# [Data]
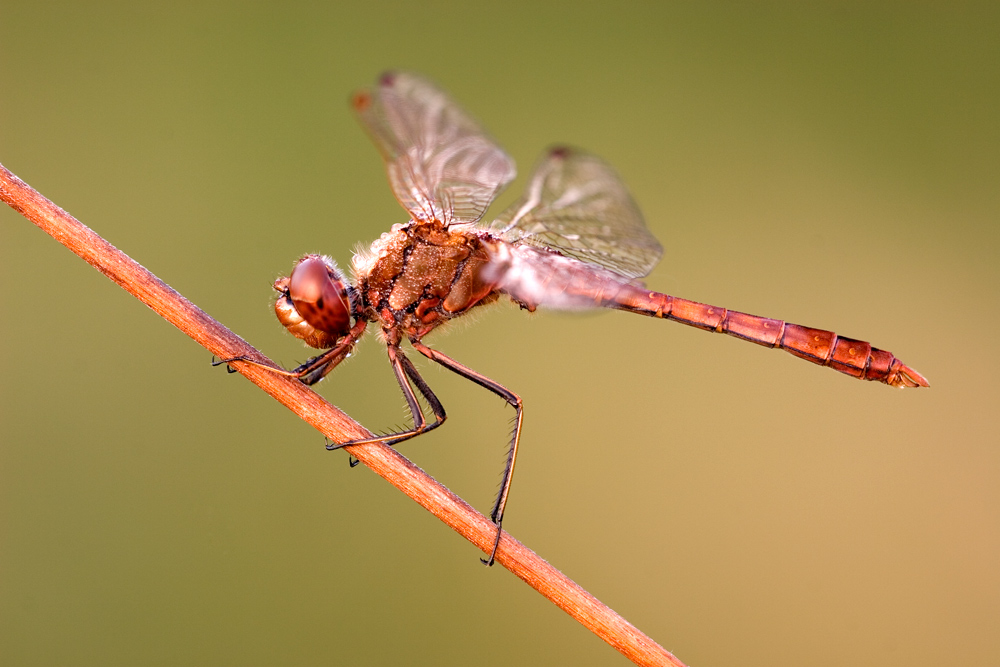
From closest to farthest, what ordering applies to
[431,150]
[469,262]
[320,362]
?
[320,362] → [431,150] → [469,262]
==
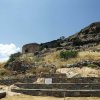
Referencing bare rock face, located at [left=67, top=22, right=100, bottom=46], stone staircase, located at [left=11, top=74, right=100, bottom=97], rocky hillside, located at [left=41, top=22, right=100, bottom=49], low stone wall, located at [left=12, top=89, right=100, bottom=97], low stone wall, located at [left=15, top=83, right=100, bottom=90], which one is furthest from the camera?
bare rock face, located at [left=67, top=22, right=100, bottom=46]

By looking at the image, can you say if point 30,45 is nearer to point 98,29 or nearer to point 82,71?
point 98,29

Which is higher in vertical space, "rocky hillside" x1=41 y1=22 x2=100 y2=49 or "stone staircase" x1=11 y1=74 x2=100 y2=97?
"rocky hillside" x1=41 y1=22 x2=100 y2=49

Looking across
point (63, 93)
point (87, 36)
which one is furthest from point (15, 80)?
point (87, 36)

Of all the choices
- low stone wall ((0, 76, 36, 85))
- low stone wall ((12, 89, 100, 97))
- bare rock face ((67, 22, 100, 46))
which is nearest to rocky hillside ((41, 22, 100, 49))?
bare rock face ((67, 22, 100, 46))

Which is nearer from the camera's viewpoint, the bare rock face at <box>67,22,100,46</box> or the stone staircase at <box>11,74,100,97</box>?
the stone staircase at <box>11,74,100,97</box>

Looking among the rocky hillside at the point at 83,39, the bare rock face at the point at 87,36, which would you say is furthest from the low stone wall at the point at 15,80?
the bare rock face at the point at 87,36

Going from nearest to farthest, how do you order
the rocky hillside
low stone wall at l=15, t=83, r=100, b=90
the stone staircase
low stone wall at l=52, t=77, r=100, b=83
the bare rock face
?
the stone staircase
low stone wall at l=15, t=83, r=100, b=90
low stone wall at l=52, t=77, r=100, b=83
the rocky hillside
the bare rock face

# [Required work]
Gather each line above that contains the string "farthest" and copy it out. Case counts.

# [Response for this exercise]
From closest to farthest, what ordering applies to
Going from nearest to farthest, how do you order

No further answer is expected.